There will always be users whose corporate policy is to keep systems separate. Notes Bill Barkovitz, vice president of marketing at Triconex,, “Our customers pretty much all have internal standards that require separation between the control and safety systems. There is no way we’ll see the need for separation going away.” However he does see the need for good communications and data flow from both SIS and BCPS. But there is a caveat. If data presented from both systems is shown on a single screen, there needs to be clear differentiation between them, and operators should not be able to access the SIS without a procedure.
Integration can be done safely. According to Bruce Jensen, Yokogawa manager of marketing and sales support, manufacturers can have two separate networks and use a gateway, or put the SIS data on the DCS network using a single unified HMI. The operator from his console can monitor the safety system and operate the DCS. Engineers, for example, can have a unified screen with a common engineering environment to configure the logic solver on the safety system and the DCS using the DCS builder. The safety tags use the same tag names that can be displayed on the DCS without any gateway conversion or mapping of loops. The alarms come into a unified alarm system.
While savings are possible with an integrated system, Scott Hillman, manager, Safety Management Systems, Honeywell Process Solutions, thinks that it’s not so much the architecture (integrated or separate) that makes the difference in saving money. Rather, the biggest savings actually comes from the up-front analysis and design phase, where manufacturers run the risk of either under-engineering the SIS (exposing too much risk) or over-engineering the SIS, resulting in spending too much money. Over-engineering is the more common path taken, adding too much cost to the system without really adding any risk further protection.

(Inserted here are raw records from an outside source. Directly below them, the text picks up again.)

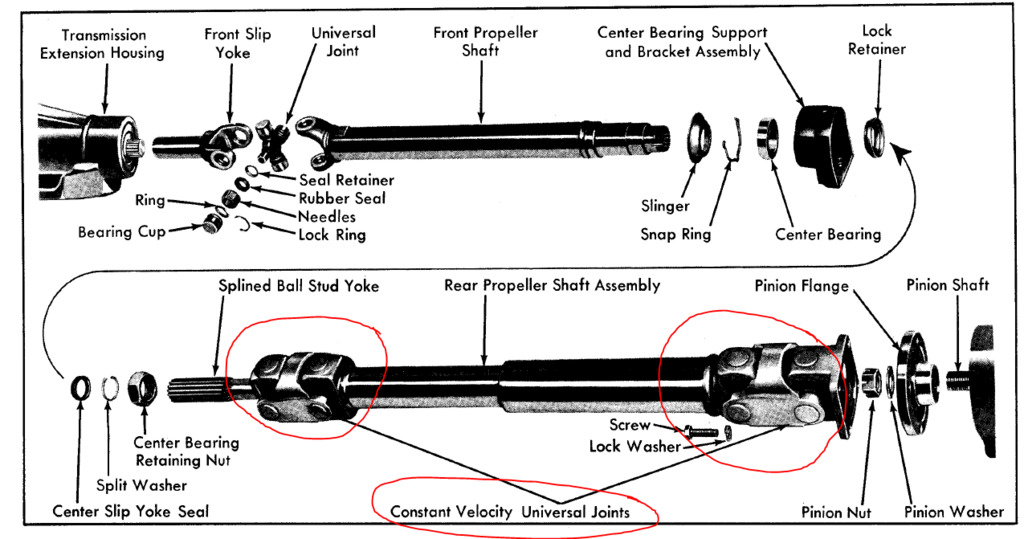 Albuquerque Drive Shaft >> Propeller Shaft Constant Velocity Universal Joints Repair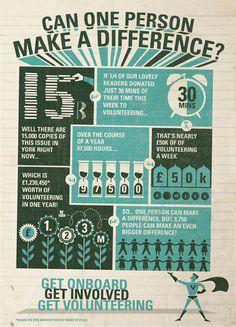 infographic3_lr.jpg (451×626)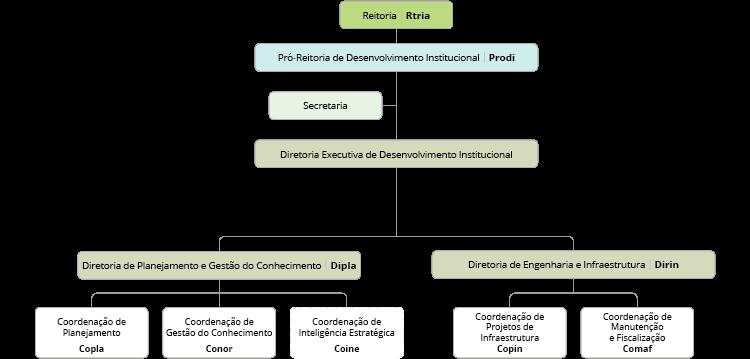 Organograma da Pró-Reitoria de Desenvolvimento Institucional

While integration brings with it all the advantages of improved data communications, simplified engineering tools, and common HMIs for the operators, it means more up-front work for manufacturers, especially the smaller ones who lack qualified personnel on staff who are current with the new specs. One vendor recommends that these manufacturers call in TĂśV certified consultants (see www.cfse.org) who can design, build, and verify that a safety system meets all the IEC and ISA specs.

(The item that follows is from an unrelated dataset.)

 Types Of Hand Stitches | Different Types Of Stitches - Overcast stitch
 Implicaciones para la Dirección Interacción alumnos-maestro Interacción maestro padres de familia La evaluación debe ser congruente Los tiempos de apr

“Why shouldn’t a DCS system with an integrated safety system go through the same scrutiny as DCSs and safety PLCs did in the 80s?” questions Shell’s Janiec. Janiec says the new safety approach is easier to use, may be more economical than the separate systems of today, and promises more reliability with higher availability.
Apply Common Sense
While it may be quite all right in some applications to put process control and SIS in the same controller, it’s a good idea to make sure that existing controllers aren’t maxed out. An already over-tasked safety controller that’s running 200 safety loops is just too much to ask of the logic solver. The accumulated risk that comes with this build-up of loops should not be overlooked. In this situation, it makes more sense to add another controller.

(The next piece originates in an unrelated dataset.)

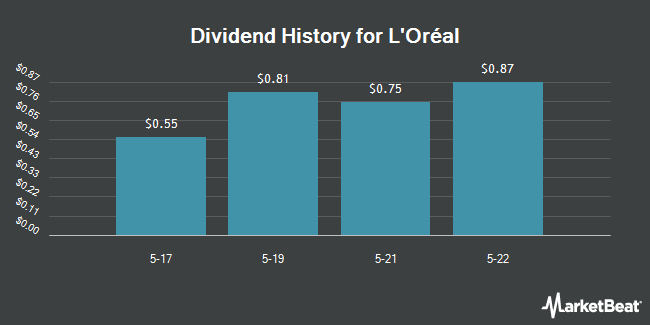 Dividend Payments by Quarter for L`Oreal SA (OTCMKTS:LRLCY)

Finally, it’s all well and good to have the technology in place, but accidents can often be traced to human error. Says Dr. Mannan, “In general the majority of accidents happen for two reasons. First, 90% of accidents happen because the manufacturer didn’t use the resources that were available. For example, the procedures were there, but ignored; a check valve should have been installed, but wasn’t; or the control system was in place, but operators relied on human judgment. The remaining 10% occur because of a lack of adequate technology or knowledge.” Mannan contends that if humans are 90% reliable, then controls companies need to design fail-safe systems that take into consideration the 10% human unreliability factor.
Mannan sees three areas of growth in the future of safety. First, we need better performance measurement systems to tell us how we’re doing with plant safety design. Second, we need better ways of dealing with run-away chemical reactions—and computer modeling software is making it possible to design safer process control systems. Third, we need inherently safer design where lifecycle risk assessments are used with all the chemicals involved in a process.